Wie die Mafia die Gesellschaft schleichend unterwandert, erläutert Scarpinato am Beispiel Norditaliens. Die Lombardei, Piemont und Ligurien mit ihrem hohen Lebensstandard galten viele Jahrzehnte als Mafia-resistent. Das organisierte Verbrechen war in Italien nach vorherrschender Meinung ein Phänomen und ein Problem des armen Südens. Das war einmal.

"Im vergangenen Jahr gab es fünf große Mafia-Verfahren in Norditalien", so Scarpinato. Einige Gemeinderäte seien aufgelöst worden, weil sie von der Mafia infiltriert waren. "Das organisierte Verbrechen bietet Dienstleistungen an, die für die Bürger wichtig sind." Zum Beispiel die Entsorgung von Giftmüll: Ein asbestverseuchtes Gebäude soll abgerissen werden. Die Mafia bietet die Entsorgung zur Hälfte des Preises anderer, legaler Unternehmen an und erhält den Zuschlag. Die zweite Stufe: Das organisierte Verbrechen biete den Unternehmen, die wegen entgangener Aufträge in eine Schieflage gerieten, frisches Kapital aus illegalen Geschäften an und mache sie so abhängig.

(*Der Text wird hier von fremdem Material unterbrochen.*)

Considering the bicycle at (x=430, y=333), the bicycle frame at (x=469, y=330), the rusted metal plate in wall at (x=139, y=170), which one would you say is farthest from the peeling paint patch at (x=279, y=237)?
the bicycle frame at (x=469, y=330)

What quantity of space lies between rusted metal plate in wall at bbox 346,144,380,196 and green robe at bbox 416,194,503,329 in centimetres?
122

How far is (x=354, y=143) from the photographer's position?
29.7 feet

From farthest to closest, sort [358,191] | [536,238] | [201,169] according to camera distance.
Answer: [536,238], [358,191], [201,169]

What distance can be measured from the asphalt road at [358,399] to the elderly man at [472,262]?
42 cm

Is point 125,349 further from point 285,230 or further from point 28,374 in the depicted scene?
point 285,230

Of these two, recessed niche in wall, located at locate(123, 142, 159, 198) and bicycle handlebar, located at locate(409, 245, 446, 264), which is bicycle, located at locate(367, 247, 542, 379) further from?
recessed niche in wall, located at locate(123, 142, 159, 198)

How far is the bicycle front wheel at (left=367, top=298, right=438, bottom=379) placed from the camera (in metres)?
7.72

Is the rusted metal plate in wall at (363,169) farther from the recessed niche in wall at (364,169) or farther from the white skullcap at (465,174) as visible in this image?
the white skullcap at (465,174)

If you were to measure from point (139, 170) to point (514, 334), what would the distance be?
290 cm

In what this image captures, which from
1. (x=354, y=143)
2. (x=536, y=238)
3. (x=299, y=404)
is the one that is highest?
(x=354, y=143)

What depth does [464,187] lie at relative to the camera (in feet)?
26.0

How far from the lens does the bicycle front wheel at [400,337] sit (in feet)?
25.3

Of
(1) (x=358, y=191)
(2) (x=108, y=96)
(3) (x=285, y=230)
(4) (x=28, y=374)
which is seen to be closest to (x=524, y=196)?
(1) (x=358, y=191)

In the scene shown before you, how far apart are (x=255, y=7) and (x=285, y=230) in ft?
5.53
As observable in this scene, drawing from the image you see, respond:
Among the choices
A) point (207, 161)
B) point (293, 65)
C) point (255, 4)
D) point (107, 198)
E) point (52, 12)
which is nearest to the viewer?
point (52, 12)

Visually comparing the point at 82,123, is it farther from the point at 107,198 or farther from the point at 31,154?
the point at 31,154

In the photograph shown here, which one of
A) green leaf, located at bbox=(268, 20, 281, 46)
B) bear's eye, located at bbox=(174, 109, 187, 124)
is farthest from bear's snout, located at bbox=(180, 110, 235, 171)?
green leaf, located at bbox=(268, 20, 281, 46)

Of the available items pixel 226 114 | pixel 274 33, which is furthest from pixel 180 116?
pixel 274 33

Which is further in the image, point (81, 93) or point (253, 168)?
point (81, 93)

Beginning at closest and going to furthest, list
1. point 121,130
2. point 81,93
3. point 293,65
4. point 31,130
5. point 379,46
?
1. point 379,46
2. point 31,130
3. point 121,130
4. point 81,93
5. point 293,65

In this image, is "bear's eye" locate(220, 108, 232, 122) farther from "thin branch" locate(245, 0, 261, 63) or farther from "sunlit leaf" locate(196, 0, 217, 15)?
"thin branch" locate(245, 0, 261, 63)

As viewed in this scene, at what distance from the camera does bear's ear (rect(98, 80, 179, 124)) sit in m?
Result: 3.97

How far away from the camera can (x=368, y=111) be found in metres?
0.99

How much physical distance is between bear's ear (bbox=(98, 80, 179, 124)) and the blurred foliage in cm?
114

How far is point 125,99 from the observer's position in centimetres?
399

In Deutschland gründeten Mafiosi zur Geldwäsche gezielt Gesellschaften auf den Namen deutscher Bürger. Die Unternehmen - etwa Restaurants - seien so klein, dass für sie nur eine vereinfachte Buchhaltung nötig sei. Die Strohleute kassierten zwischen 50.000 und 100.000 Euro. Heute, so Scarpinato, gebe es noch keine Verbindungen zwischen der Mafia und der deutschen Politik. "In zehn bis 20 Jahren wird das anders sein", sagt der Mafia-Jäger. In Italien sei die Verstrickung von Mafia und Politik eines der größten Probleme.

Scarpinato, der auf Einladung des Hamburgischen Richterverein an die Elbe gekommen ist, führt ein Leben im Ausnahmezustand. Seit 1989 steht der Jurist, der mit den 1992 von der Mafia ermordeten Staatsanwälten Giovanni Falcone und Paolo Borsalino zusammenarbeitete, unter ständigem Polizeischutz. Auch in Hamburg ist der Süditaliener stets von drei Sicherheitsbeamten umgeben. Was bedeutet diese Einschränkung der Privatsphäre für ihn? "Man kann sich nie daran gewöhnen", lautet die knappe Antwort.

Scarpinato traf sich zu einem informellen Gespräch mit Justizsenatorin Jana Schiedek (SPD) und Generalstaatsanwalt Lutz von Selle. Heute Abend spricht er zum Thema "Mafia - ein Parasit überfällt Europa" im Ziviljustizgebäude am Sievekingplatz. Beginn: 18.30 Uhr, Eintritt fünf Euro.